** start of Data to process **

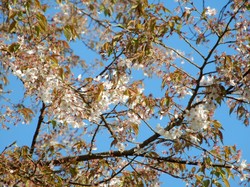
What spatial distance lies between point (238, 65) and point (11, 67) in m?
1.47

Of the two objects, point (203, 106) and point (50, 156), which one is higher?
point (50, 156)

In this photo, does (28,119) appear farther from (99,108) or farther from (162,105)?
(162,105)

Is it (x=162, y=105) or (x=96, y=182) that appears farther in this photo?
(x=96, y=182)

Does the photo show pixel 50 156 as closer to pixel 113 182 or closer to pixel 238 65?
pixel 113 182

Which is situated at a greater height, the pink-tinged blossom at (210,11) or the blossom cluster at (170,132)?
the pink-tinged blossom at (210,11)

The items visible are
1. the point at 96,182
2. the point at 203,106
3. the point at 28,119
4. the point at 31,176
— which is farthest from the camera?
the point at 28,119

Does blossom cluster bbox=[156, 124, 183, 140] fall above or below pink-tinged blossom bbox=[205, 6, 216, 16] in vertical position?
below

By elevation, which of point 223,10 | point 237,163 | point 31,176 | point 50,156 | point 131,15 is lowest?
point 237,163

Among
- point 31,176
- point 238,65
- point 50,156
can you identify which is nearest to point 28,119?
point 50,156

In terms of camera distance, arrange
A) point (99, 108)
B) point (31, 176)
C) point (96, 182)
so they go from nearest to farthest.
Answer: point (99, 108), point (31, 176), point (96, 182)

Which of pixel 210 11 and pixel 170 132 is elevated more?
pixel 210 11

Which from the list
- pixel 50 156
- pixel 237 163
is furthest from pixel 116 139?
pixel 237 163

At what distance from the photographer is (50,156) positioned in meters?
3.22

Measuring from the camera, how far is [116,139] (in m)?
2.95
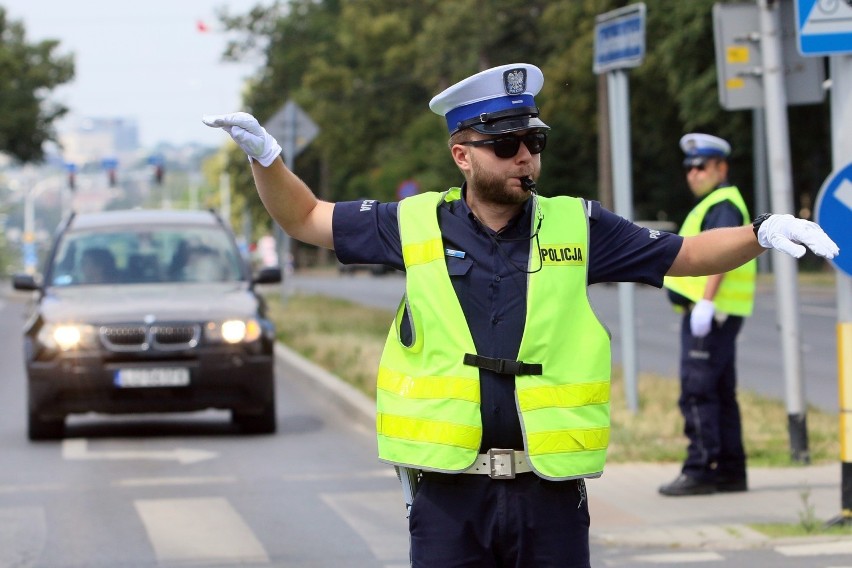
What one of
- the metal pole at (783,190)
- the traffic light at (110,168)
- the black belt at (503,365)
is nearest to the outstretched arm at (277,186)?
the black belt at (503,365)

** end of Data to process **

Stated task:
In the records above, replace every occurrence of "blossom cluster" with "flower cluster" and reproduce them otherwise unchanged, omitting the pictures.

Output of the exercise:
What spatial distance lies between point (238, 65) and point (11, 67) in m?
1.47

Of the two objects, point (203, 106) and point (50, 156), which one is higher?
point (50, 156)

In this photo, does (28,119) appear farther from (99,108) or farther from (162,105)?
(162,105)

Is it (x=162, y=105) or (x=96, y=182) that appears farther in this photo?
(x=96, y=182)

Does the photo show pixel 50 156 as closer to pixel 113 182 or closer to pixel 238 65?
pixel 113 182

Which is situated at a greater height, the pink-tinged blossom at (210,11) or the flower cluster at (170,132)?
the pink-tinged blossom at (210,11)

The items visible are
1. the point at 96,182
2. the point at 203,106
3. the point at 28,119
4. the point at 31,176
— which is farthest from the camera?
the point at 28,119

Does flower cluster bbox=[156, 124, 183, 140] fall above or below pink-tinged blossom bbox=[205, 6, 216, 16] in vertical position?
below

By elevation, which of point 223,10 | point 237,163 | point 31,176 | point 50,156 | point 131,15 is lowest?
point 237,163

Among
- point 31,176
- point 238,65
- point 50,156
can you identify which is nearest to point 28,119?
point 50,156

In terms of camera distance, arrange
A) point (99, 108)
B) point (31, 176)
C) point (96, 182)
so they go from nearest to farthest.
Answer: point (99, 108), point (31, 176), point (96, 182)

Which of pixel 210 11 and pixel 170 132 is elevated more?
pixel 210 11

Which from the list
- pixel 50 156
- pixel 237 163
is furthest from pixel 116 139?
pixel 237 163

At what distance from the photographer is (50,156) positioned in meters?
3.22

Measuring from the camera, how far is [116,139] (in m)?
2.95
What one of
- the metal pole at (783,190)
- the traffic light at (110,168)
- the black belt at (503,365)
is nearest to the outstretched arm at (277,186)?
the black belt at (503,365)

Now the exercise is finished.